Fast and safe tombstone GC for group0-manged tables #15607

tgrabiec · 2023-10-02T19:57:04Z

This solution mainly applies to schema tables, but the same mechanism works for other group0 tables.

Schema tables have gc grace period of 7 days which allows replicas lagging behind schema changes to catch up. In some scenarios, this can cause accumulation of tombstones which then slows down processing of schema changes, which need to read the schema.

Also, if one of the nodes doesn't catch up within 7 days, we may end up with corrupted group0 state because tombstones will not be propagated to that node.

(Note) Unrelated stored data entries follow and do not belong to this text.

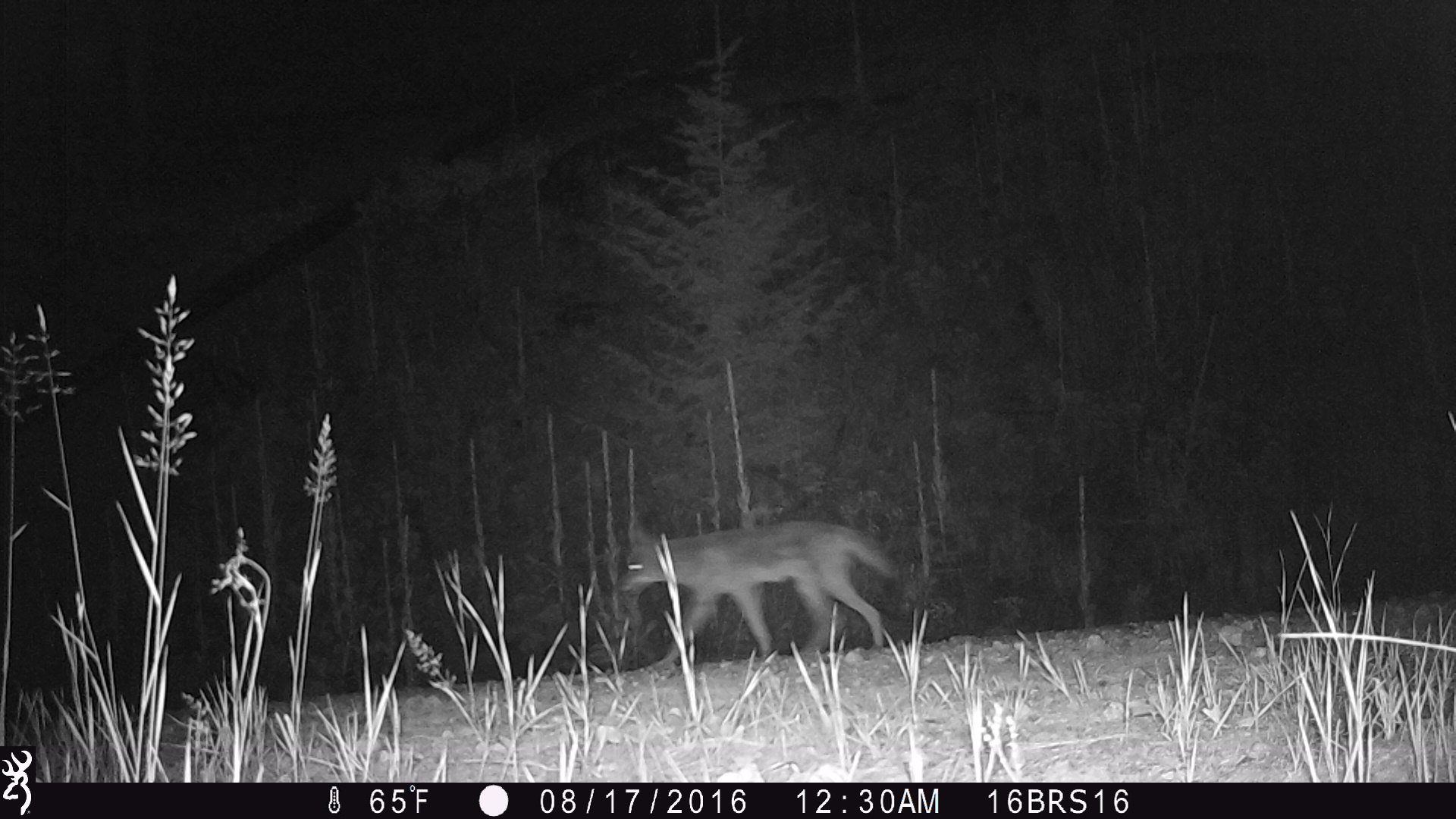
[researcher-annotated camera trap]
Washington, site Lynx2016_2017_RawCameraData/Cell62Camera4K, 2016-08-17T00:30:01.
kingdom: Animalia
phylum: Chordata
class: Mammalia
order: Carnivora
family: Canidae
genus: Canis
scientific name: Canis latrans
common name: coyote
Canis latrans (coyote). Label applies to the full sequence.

This period could be greatly reduced in raft mode if expiration is not time-based but coupled with group0 members catching up. Replicas already support expiring based on external clock, which is part of the repair-based tombstone gc. We should switch group0 tables to use this mode (schema option tombstone_gc = {'mode': 'repair'}) and implement a mechanism which treats group0 catch up as repair. This group0 mechanism should simply call tombstone_gc_state::update_repair_time(table_id, token_range, repair_time) for all group0 tables and full token range to indicated that tombstones whose deletion time is <= repair_time can be expired.

The mechanism in group0 to determine this can work as follows. Each command is assigned a monotonically increasing gc_clock::time_point (del_time) which will be the deletion time used by any tombstone in mutations contained by the command. Similar to how we assign a timestamp. We can define per-state-machine del_time to be equal to that of the last command. It's easy to track it by having each group0 command store it in some field as part of its mutations. When all followers catch up to a state machine whose del_time is x, then all tombstones whose deletion time is <= x can be expired. group0 leader can propagate this information to members by piggy backing on group0 commands, which are propagated everywhere, and store the expiration del_time in a new per-state-machine field called exp_time. When followers receive exp_time, they call update_repair_time().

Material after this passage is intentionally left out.